Site information
- Type: Communications station
- Owner: Ministry of Defence
- Controlled by: RAF Support Command (1978-1998) DCSA (1998-2007) ISS (2007–2019) Defence Digital (2019–present)

Location
- MOD Boddington MOD Boddington
- Coordinates: 51°55′18″N 002°09′55″W﻿ / ﻿51.92167°N 2.16528°W
- Area: 2 hectares

Site history
- Built: 1940
- In use: 1940-present

= MOD Boddington =

MOD Boddington is an installation of Defence Digital (formerly Information Systems & Services), an operating cluster of the Ministry of Defence. It was formerly RAF Boddington, a non-flying Royal Air Force station located in Boddington, Gloucestershire, England, and was the former home of No. 9 Signals Unit RAF.

Boddington was the first computerised communication centre in the 1950s when it was run by the British Army. The tradition of computerised relay communications has continued to the present day.

==History==
The station was established in 1940 as an army telephone exchange operated by the Auxiliary Territorial Service under the guard of the Gloucestershire Regiment. It was later controlled by the Royal Corps of Signals before passing to the Royal Air Force.

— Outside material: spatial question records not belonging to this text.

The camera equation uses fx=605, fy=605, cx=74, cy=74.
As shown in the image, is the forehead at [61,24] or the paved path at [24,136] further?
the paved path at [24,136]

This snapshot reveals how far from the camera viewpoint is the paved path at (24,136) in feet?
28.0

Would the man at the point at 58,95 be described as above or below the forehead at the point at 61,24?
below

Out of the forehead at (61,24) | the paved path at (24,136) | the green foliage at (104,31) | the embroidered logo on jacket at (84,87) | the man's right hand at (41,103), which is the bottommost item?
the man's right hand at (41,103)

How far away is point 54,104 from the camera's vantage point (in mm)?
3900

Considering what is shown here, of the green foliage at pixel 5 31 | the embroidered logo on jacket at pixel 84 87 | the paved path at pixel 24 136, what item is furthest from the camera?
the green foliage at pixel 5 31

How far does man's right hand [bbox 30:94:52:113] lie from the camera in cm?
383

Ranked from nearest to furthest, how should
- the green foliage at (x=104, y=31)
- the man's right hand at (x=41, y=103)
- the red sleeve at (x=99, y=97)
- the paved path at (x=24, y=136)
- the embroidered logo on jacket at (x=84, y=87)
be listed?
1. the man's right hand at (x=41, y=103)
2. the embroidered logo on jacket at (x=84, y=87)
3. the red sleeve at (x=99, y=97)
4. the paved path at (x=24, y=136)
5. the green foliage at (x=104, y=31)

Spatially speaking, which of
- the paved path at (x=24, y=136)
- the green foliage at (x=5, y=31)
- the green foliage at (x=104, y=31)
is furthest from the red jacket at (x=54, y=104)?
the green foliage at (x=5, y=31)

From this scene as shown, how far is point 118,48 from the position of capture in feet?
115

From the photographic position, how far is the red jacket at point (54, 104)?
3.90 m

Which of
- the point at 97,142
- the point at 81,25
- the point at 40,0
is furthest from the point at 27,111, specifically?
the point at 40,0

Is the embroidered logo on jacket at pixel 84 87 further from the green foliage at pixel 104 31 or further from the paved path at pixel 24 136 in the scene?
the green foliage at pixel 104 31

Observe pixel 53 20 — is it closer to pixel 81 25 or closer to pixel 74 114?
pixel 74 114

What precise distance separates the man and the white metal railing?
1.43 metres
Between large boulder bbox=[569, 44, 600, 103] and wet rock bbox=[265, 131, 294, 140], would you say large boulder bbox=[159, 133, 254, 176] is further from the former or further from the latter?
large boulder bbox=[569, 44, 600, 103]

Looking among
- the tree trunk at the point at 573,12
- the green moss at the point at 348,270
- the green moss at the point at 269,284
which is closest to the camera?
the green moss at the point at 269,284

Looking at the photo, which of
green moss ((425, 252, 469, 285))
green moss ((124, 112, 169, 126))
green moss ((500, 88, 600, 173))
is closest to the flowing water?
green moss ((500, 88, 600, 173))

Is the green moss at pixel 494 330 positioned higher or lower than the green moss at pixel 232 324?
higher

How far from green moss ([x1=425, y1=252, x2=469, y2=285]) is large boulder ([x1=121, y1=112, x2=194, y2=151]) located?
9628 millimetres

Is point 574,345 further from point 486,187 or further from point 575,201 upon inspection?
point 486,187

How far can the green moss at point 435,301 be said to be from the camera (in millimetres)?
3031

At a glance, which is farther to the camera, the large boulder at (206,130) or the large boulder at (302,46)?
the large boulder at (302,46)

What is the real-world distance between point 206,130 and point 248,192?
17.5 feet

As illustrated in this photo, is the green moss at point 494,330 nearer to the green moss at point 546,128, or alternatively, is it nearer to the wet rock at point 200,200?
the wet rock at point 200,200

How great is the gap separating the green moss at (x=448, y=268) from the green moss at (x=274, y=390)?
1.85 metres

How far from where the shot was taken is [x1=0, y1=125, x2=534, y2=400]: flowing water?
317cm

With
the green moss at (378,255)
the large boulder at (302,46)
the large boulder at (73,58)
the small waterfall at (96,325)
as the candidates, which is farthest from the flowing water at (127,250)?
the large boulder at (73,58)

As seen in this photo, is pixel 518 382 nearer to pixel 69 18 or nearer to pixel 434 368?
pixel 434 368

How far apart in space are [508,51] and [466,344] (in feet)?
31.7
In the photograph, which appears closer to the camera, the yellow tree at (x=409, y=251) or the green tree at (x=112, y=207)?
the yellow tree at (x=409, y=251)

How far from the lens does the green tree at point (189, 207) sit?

On 1 October 1978 RAF Boddington became No. 9 Signals Unit (No. 9 SU), an independent Unit under the control of RAF Support Command Signals Headquarters (SCSHQ), with functional control of their respective networks by Controller Defence Communications Network (CDCN) and Headquarters RAF Strike Command (HQSTC).

In 1998 operational command of Boddington transferred to the newly formed Defence Communication Services Agency (DCSA), with the unit becoming known as DCSA 9 SU Boddington. The unit was subsequently chosen as the Primary Message Agent site for the United Kingdom as part of the Automated Messaging Systems Communications Equipment Replacement Programme (AMSCERP) which provided secure messaging services for the RAF and British Army.

The facility was upgraded in 2006 during which time temporary buildings were used to accommodate IT equipment.

== Post RAF use ==
Although the site ceased to be an RAF station in December 2007, it was retained by the Ministry of Defence (MOD) as a communications station. The site was then known as ISS Boddington, having initially been operated by the Defence Communication Services Agency (DCSA) then Information Systems and Services (ISS), and since 2019 Defence Digital transitioning to the name MOD Boddington.